* _Description of the task_
Look below for the line containing "Ekena Millwork 5-1/2" and the line containing "1000 Piece teenager", then set down both and every line between them exactly, without pictures.

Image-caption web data

--

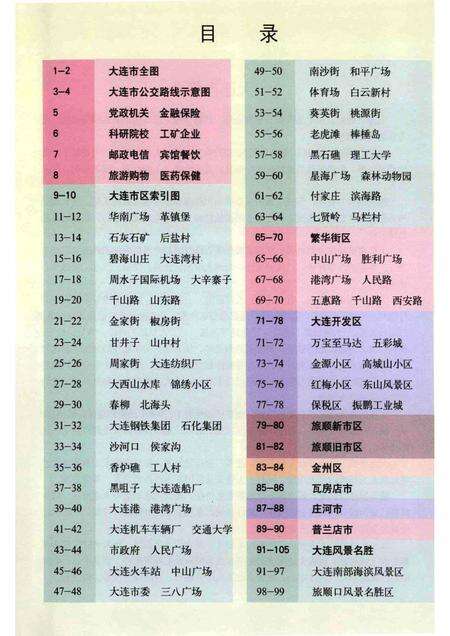 2005-大连市实用生活地图册.pdf电子版_辽宁省志预览图4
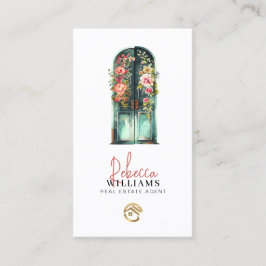  Waterverf Voordeur Real Estate Agent Visitekaartje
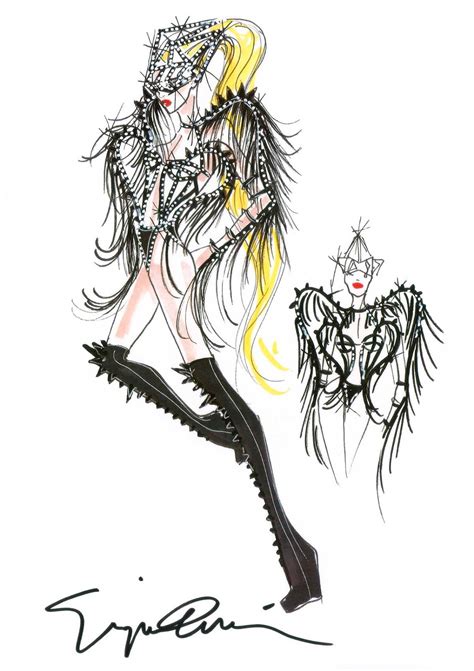 If It's Hip, It's Here (Archives): Sneak Peek At Armani's Costume Designs For Lady Gaga and Her ...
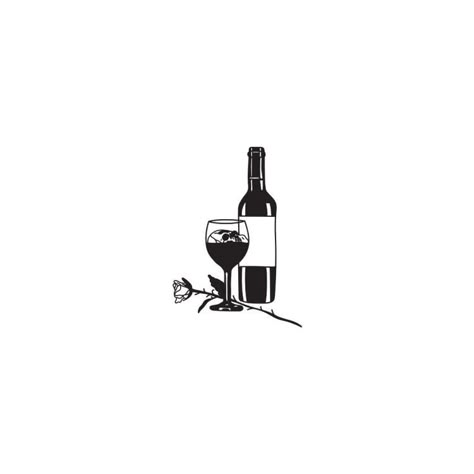 Wine Tattoo Ideas, Tatto Letters, Wine Tattoo, Tato Minimal, One Piece Tattoos, Love Wallpapers Romantic, Sketch Tattoo Design, Getting A Tattoo, Minimalist Tattoos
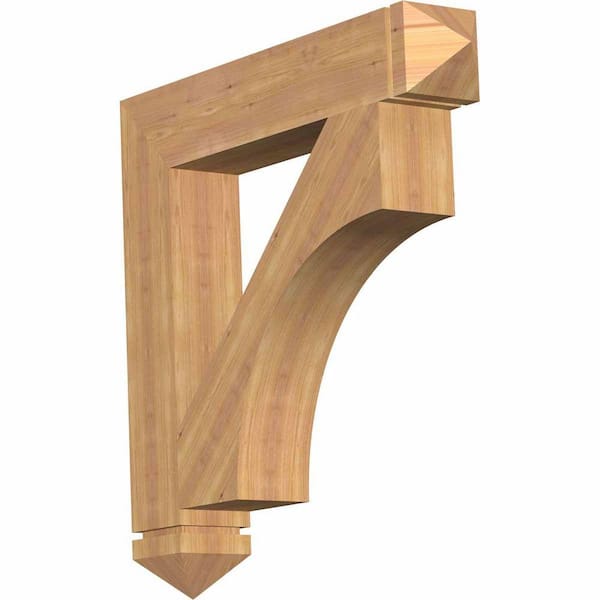 Ekena Millwork 5-1/2 in. x 34 in. x 34 in. Western Red Cedar Westlake Arts and Crafts Smooth Bracket
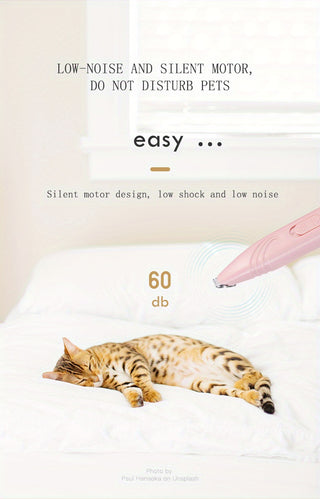 1pc Electric Pet Clippers Cats Dog Foot Hair Trimmer USB Charging Pet Paw Hair Clipper Shaver Grooming Machine Pets Products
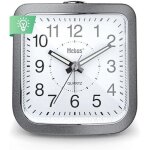 R�veil analogique - mebus - silencieux - aiguilles lumineuses - alarme snooze - �clairage int�gr�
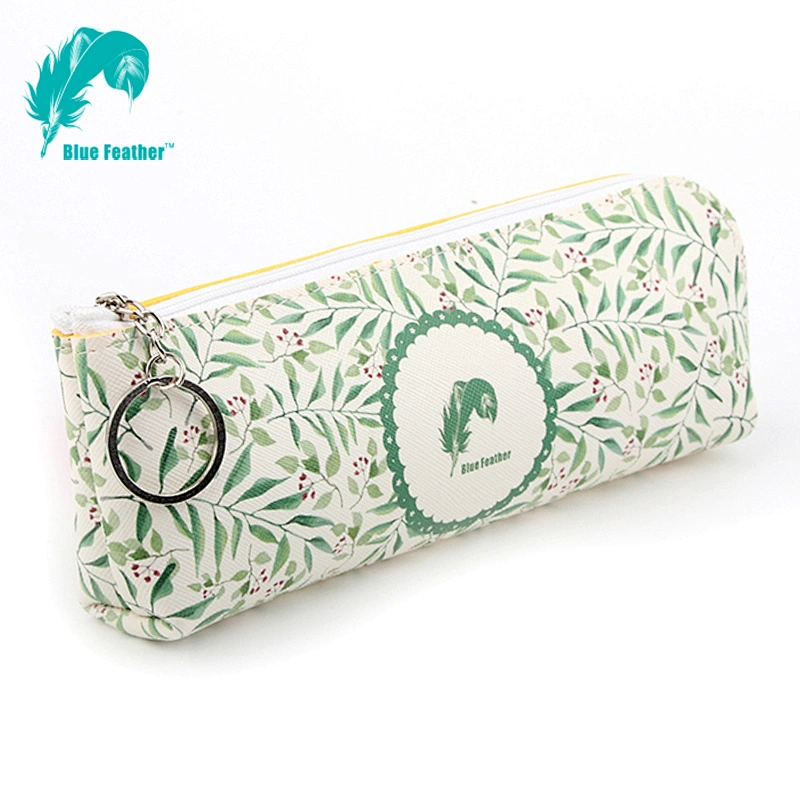 Kids pu leather pencil bag and pencil case factory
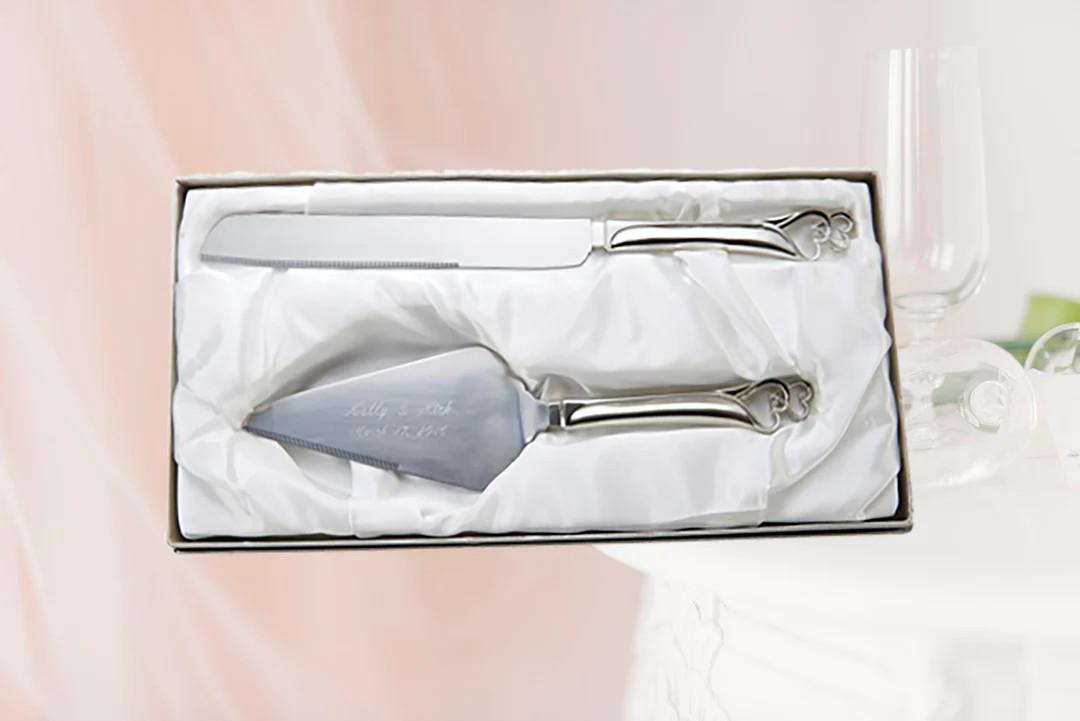 Personalized Birthday Heart Themed Cake Server Knife Set, Girl, Wedding Cake Knife, Engraved 1st ... | Etsy (US)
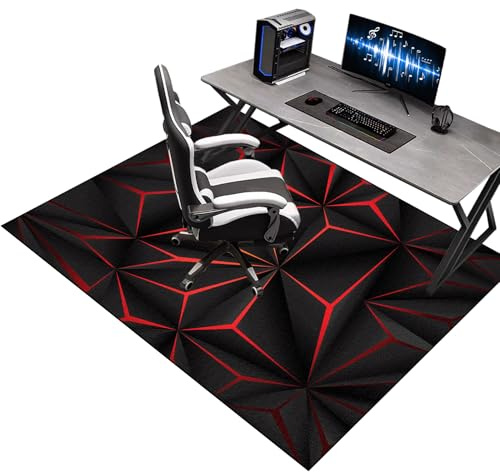 Alfombra para Silla de Oficina, Alfombra para Silla Gaming, Protector Suelo Silla Ruedas, Antideslizante Protector Suelo, Alfombra Protectora para Silla de Oficina, Alfombra Silla Ruedas 70 x 100 cm
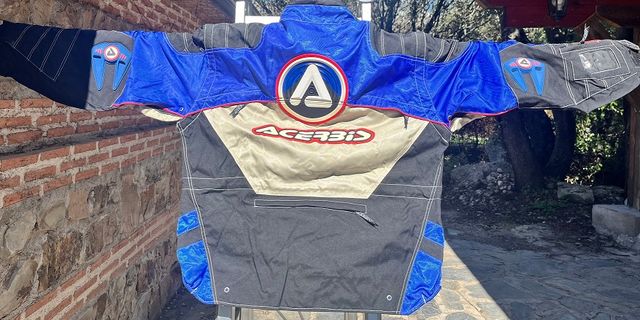 Chaqueta Acerbis Moto Gris y Amarillo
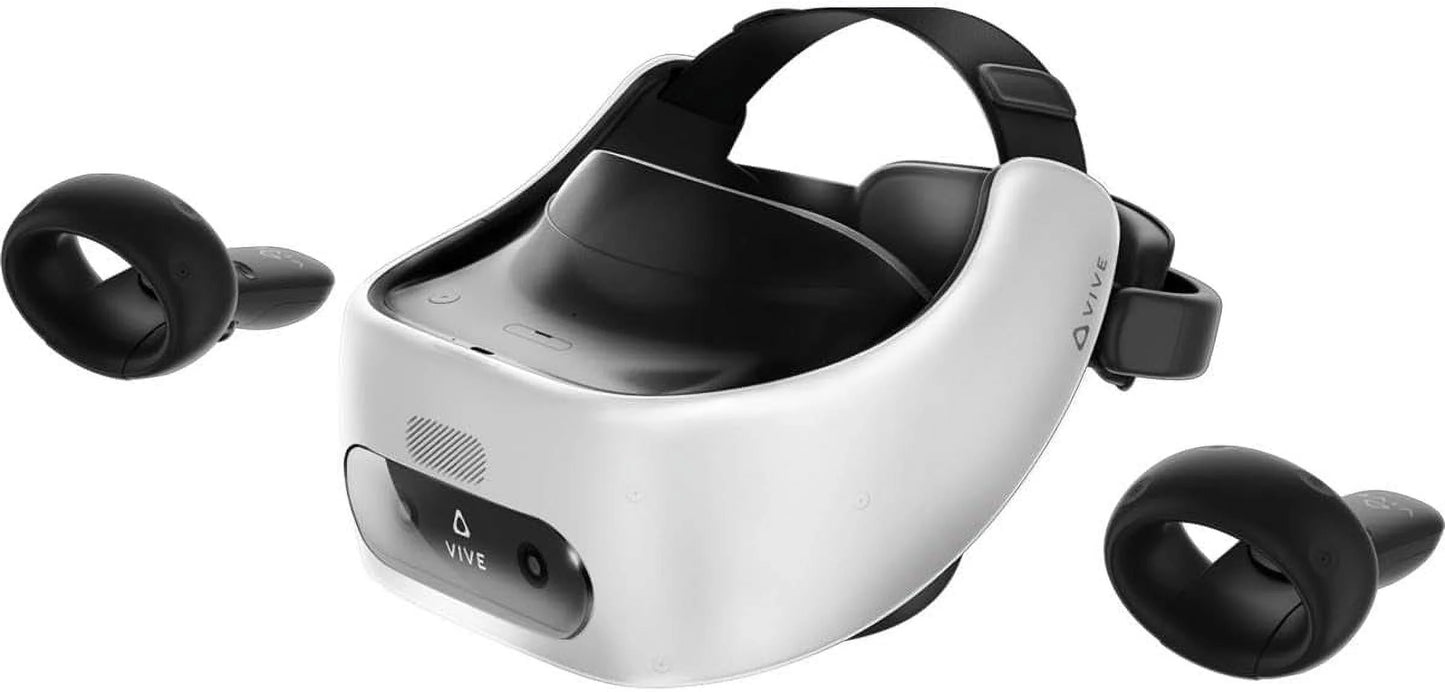 Open box htc vive focus plus virtual reality headset with 6dof controller - white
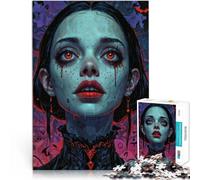 1000 Piece teenager Puzzles Vampire Woman Portrait Anspruchsvolles Spiel und Familienspaß Ein Kunstwerk75x50cm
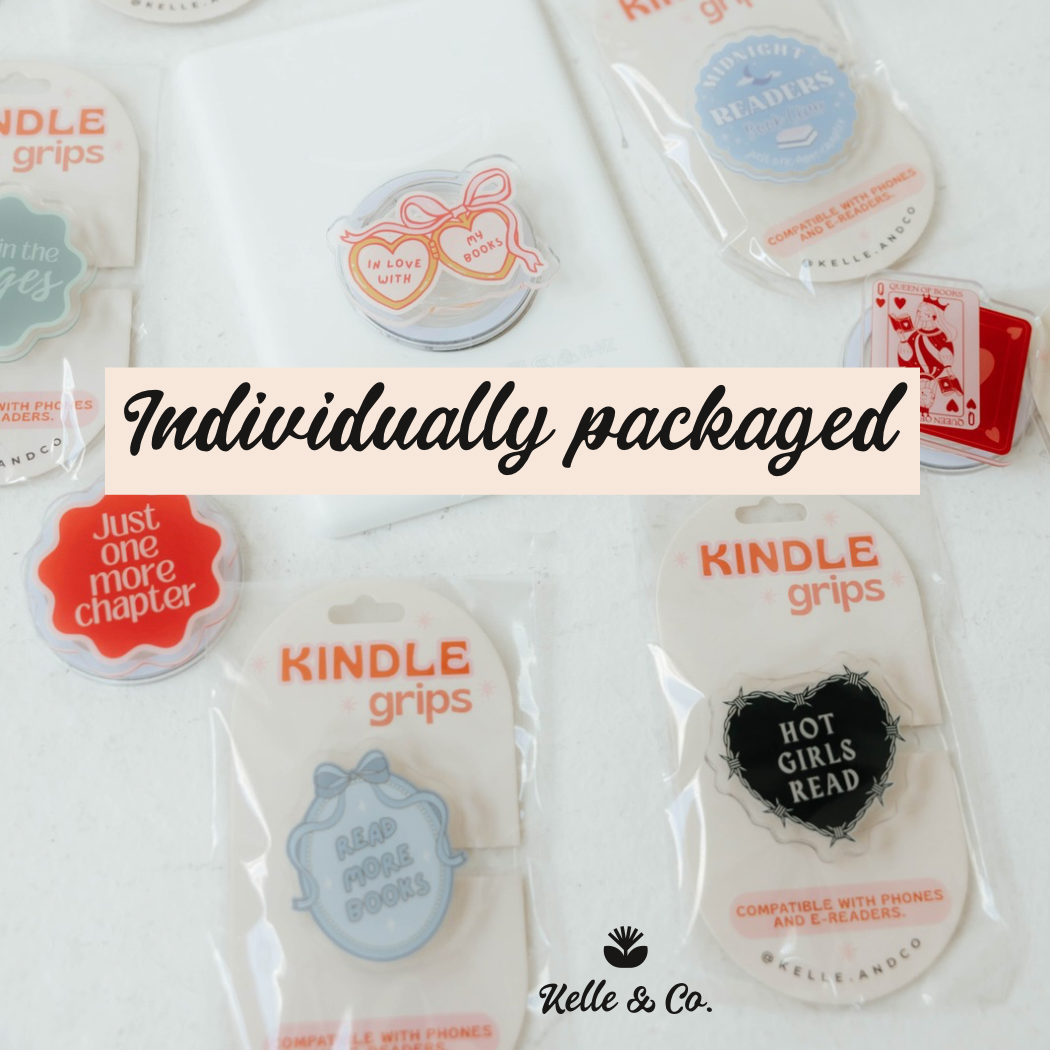 Shadow Daddy Kindle Grip | Kindle case | MagSafe grip | book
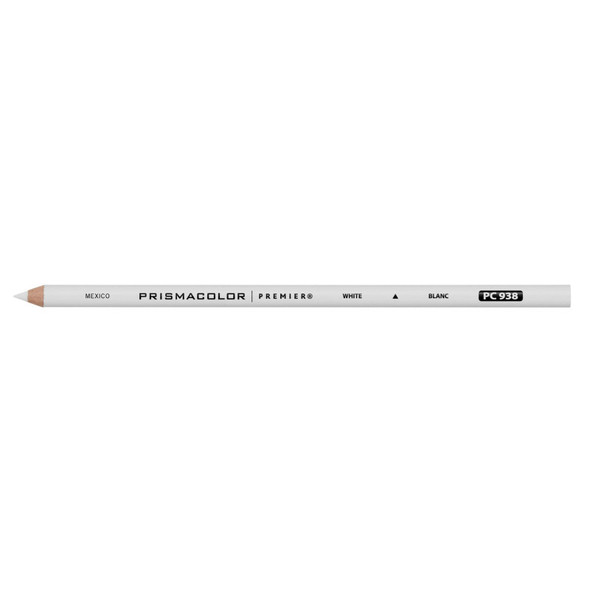 Premier Soft-Core Colored Pencils, White, 3 mm Core, 2B, 12 Count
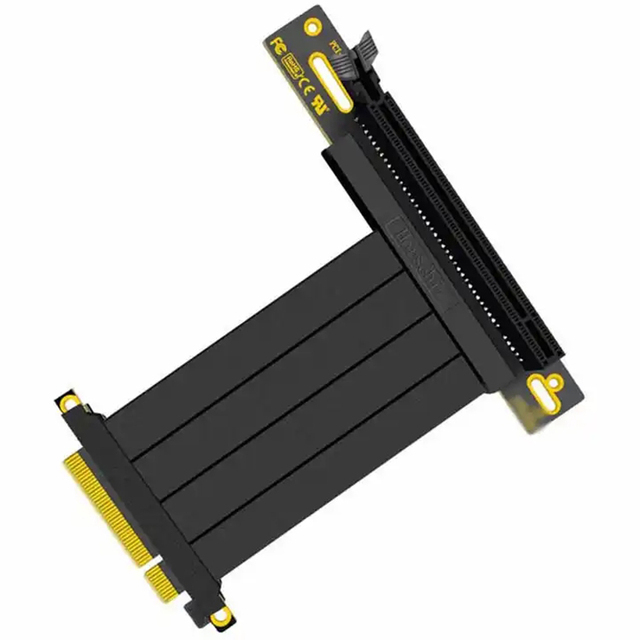 PCIE Cable 8X to 16X 90 Degree Elbow USB3.0 Graphics Card Extension Cable PCI Express Port GPU Lift Cable Right Angle Connector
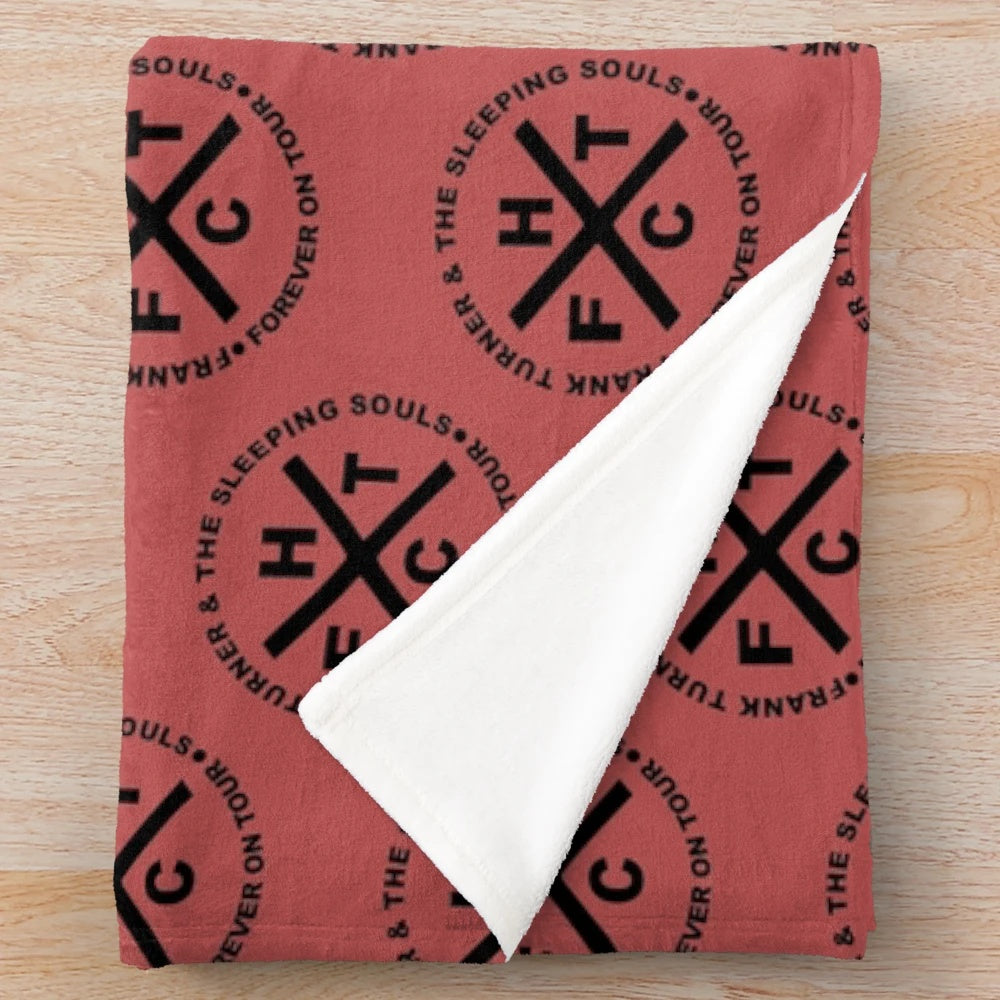 Plush blanket featuring the music and lyrics of punk rock artist Frank Turner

--

* _Solution to this exercise_
 Ekena Millwork 5-1/2 in. x 34 in. x 34 in. Western Red Cedar Westlake Arts and Crafts Smooth Bracket
 1pc Electric Pet Clippers Cats Dog Foot Hair Trimmer USB Charging Pet Paw Hair Clipper Shaver Grooming Machine Pets Products
 R�veil analogique - mebus - silencieux - aiguilles lumineuses - alarme snooze - �clairage int�gr�
 Kids pu leather pencil bag and pencil case factory
 Personalized Birthday Heart Themed Cake Server Knife Set, Girl, Wedding Cake Knife, Engraved 1st ... | Etsy (US)
 Alfombra para Silla de Oficina, Alfombra para Silla Gaming, Protector Suelo Silla Ruedas, Antideslizante Protector Suelo, Alfombra Protectora para Silla de Oficina, Alfombra Silla Ruedas 70 x 100 cm
 Chaqueta Acerbis Moto Gris y Amarillo
 Open box htc vive focus plus virtual reality headset with 6dof controller - white
 1000 Piece teenager Puzzles Vampire Woman Portrait Anspruchsvolles Spiel und Familienspaß Ein Kunstwerk75x50cm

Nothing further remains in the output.